Short exercise 1: Copy out everything in the rows from the line containing "Is balcony at" down to the line containing "21.1 metres", keeping each line as it stands.

Selected text:
_ _ _ _ _ _ _

Question

In parallelogram $ABCD$, $E$ is mid-point of side $AB$ and $CE$ meets the diagonal $BD$ at point $O$, then find area of $△EBC$. Given, Area of $△EOB=80{cm}^2$.

• A. $240c{m}^2$
• B. $140c{m}^2$
• C. $200c{m}^2$
• D. $220c{m}^2$

Answer 1

The correct option is A $240c{m}^2$

Given, Parallelogram $ABCD$ with $E$ as a mid point of $AB,CE$ meets diagonal $BD$ at $O$.

Now, In $△EOB$ and $△DOC$

$\angle DOC=\angle EOB$ (Vertically opposite angles are equal.)
$\angle EBO=\angle ODC$ (Alternate angles, $\because AB\parallel CD$ and $BD$ intersect it)
$\angle OCD=\angle OEB$ (Alternate angles, $\because AB\parallel CD$ and $EC$ intersect it)
Using $A-A-A$ property, $△EOB\sim △DOC$
Using similarity property,
$\frac{OE}{OC}=\frac{EB}{DC}$

$\frac{OE}{OC}=\frac{EB}{AB}$

(As $AB=DC$,opposite sides of parallelogram)

$AB=2EB$

(As $E$ is mid point of AB)

_ _ _ _ _ _ _

Records for processing:
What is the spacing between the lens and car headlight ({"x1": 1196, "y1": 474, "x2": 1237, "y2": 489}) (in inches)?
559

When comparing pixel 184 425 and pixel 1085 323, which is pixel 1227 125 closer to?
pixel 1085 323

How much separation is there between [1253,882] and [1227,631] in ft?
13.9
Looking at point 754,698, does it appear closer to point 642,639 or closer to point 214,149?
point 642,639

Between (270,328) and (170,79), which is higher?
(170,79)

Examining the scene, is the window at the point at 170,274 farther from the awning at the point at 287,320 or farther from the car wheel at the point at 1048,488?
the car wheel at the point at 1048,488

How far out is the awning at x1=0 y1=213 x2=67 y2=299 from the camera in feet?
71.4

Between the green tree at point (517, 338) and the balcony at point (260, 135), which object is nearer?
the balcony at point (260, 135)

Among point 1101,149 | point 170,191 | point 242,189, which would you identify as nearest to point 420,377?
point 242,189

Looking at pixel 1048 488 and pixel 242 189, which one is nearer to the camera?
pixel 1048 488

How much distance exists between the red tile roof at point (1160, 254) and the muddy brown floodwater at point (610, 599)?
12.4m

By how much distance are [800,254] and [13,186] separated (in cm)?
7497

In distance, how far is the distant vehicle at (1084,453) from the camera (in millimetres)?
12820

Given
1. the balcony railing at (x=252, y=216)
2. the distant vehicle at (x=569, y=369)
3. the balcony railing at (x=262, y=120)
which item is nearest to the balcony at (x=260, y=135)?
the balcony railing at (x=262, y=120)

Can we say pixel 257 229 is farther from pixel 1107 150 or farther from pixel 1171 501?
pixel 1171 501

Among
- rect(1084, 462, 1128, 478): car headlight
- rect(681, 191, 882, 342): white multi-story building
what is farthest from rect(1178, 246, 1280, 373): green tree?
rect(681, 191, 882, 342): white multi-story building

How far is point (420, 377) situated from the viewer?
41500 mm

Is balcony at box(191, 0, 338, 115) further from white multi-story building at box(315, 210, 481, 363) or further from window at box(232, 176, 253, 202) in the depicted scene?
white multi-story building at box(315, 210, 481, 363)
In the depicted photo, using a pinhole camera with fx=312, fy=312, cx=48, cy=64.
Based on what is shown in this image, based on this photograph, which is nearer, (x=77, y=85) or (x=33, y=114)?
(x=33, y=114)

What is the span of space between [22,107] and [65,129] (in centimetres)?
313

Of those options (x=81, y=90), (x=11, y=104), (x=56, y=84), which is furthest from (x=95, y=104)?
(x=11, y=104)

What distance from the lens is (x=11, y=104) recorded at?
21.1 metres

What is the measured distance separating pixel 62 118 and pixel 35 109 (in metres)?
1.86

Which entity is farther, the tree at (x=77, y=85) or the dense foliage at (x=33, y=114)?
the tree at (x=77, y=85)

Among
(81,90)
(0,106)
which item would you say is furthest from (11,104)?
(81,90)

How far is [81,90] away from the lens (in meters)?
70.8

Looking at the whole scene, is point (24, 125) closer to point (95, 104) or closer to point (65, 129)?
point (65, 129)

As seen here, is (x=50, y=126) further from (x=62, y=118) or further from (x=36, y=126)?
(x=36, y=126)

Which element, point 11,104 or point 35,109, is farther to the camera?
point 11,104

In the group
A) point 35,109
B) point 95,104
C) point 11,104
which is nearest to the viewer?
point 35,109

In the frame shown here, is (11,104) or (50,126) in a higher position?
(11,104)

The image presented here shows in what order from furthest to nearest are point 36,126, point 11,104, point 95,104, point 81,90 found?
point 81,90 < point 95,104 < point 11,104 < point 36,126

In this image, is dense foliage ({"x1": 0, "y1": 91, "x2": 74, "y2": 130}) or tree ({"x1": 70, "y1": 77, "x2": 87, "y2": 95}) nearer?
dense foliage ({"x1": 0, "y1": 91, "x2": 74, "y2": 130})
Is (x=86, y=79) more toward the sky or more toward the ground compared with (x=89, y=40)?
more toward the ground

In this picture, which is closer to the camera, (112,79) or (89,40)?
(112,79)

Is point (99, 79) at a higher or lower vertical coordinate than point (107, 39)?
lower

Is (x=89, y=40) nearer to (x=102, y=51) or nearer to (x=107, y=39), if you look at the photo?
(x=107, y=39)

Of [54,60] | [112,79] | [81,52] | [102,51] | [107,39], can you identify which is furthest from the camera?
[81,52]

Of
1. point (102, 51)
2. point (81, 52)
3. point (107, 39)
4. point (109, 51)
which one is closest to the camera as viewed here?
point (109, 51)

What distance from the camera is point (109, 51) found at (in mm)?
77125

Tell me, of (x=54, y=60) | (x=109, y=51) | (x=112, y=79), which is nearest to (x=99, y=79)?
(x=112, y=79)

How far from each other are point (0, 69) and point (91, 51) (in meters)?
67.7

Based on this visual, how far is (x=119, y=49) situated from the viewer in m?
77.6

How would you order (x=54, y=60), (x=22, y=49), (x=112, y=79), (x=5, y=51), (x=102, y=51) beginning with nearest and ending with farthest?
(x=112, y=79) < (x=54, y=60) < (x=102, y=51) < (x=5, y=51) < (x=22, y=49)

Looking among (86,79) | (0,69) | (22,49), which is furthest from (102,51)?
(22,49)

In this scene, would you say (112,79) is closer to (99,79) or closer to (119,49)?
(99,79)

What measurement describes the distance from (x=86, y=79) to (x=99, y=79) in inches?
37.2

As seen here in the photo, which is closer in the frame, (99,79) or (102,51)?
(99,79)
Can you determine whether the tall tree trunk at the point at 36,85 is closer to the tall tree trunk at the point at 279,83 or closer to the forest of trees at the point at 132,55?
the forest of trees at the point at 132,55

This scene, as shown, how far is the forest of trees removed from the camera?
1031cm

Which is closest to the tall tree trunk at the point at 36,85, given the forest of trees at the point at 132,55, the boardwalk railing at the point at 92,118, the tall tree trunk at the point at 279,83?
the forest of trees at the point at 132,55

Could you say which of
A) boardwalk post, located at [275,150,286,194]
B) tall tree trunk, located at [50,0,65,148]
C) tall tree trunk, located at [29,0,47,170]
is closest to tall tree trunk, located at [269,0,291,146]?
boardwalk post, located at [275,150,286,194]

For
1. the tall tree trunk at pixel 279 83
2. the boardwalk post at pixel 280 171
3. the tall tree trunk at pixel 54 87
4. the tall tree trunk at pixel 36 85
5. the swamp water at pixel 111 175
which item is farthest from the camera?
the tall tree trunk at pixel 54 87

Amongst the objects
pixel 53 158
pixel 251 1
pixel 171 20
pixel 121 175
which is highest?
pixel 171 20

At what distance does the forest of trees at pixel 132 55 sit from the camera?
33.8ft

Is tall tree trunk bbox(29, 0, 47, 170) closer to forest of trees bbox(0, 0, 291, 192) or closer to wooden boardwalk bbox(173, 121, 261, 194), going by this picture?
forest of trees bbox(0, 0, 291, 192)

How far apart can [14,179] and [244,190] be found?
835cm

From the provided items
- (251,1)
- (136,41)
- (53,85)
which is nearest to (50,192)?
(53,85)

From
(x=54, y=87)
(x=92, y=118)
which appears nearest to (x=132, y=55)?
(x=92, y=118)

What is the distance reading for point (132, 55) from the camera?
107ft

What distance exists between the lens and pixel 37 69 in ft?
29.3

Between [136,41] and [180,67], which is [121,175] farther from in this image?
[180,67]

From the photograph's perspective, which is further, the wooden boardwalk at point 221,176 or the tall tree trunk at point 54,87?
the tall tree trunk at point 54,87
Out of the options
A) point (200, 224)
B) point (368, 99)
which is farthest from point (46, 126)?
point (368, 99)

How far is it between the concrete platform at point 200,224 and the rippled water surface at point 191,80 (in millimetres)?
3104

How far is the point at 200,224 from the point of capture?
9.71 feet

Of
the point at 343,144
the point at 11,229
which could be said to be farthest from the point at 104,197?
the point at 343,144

_ _ _ _ _ _ _

Short exercise 2: In the geometry problem, what area is given for triangle EOB?

Written reply 1:
Is balcony at box(191, 0, 338, 115) further from white multi-story building at box(315, 210, 481, 363) or further from window at box(232, 176, 253, 202) in the depicted scene?
white multi-story building at box(315, 210, 481, 363)
In the depicted photo, using a pinhole camera with fx=312, fy=312, cx=48, cy=64.
Based on what is shown in this image, based on this photograph, which is nearer, (x=77, y=85) or (x=33, y=114)?
(x=33, y=114)

What is the span of space between [22,107] and [65,129] (in centimetres)?
313

Of those options (x=81, y=90), (x=11, y=104), (x=56, y=84), which is furthest from (x=95, y=104)?
(x=11, y=104)

What distance from the lens is (x=11, y=104) recorded at?
21.1 metres

Written reply 2: 80 cm²